▶ [DATA EXTRACT]:
::::::::

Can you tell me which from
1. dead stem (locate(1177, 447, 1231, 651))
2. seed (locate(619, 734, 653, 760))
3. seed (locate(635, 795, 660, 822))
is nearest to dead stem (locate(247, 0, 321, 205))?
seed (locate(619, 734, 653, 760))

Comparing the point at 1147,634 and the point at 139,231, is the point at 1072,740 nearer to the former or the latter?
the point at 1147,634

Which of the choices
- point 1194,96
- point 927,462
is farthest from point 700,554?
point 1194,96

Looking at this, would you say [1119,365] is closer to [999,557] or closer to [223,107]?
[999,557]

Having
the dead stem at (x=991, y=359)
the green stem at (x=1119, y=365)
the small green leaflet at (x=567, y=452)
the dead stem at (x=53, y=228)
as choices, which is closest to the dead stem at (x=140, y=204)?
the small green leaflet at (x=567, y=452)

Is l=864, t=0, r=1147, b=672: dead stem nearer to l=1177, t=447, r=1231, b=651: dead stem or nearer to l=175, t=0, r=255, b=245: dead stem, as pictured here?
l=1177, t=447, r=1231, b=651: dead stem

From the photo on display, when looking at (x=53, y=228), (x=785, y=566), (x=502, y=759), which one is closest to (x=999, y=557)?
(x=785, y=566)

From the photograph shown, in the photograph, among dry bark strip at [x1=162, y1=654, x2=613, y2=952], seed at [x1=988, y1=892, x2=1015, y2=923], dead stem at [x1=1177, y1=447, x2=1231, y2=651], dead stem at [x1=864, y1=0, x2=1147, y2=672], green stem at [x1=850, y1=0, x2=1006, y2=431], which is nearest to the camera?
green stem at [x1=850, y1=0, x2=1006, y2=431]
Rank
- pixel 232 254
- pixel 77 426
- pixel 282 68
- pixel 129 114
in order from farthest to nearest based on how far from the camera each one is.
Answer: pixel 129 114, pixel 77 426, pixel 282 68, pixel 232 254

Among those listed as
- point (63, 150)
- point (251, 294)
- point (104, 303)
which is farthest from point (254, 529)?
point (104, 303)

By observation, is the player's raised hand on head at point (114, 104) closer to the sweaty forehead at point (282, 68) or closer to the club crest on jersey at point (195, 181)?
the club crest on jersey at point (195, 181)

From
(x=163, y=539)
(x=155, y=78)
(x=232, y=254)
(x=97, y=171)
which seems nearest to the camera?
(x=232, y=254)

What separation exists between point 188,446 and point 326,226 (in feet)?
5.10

::::::::

▶ [TASK PROMPT]:
Tally the lines in the records above that contain the string "nearer". Reply with the number alone.

▶ [WORKED SOLUTION]:
2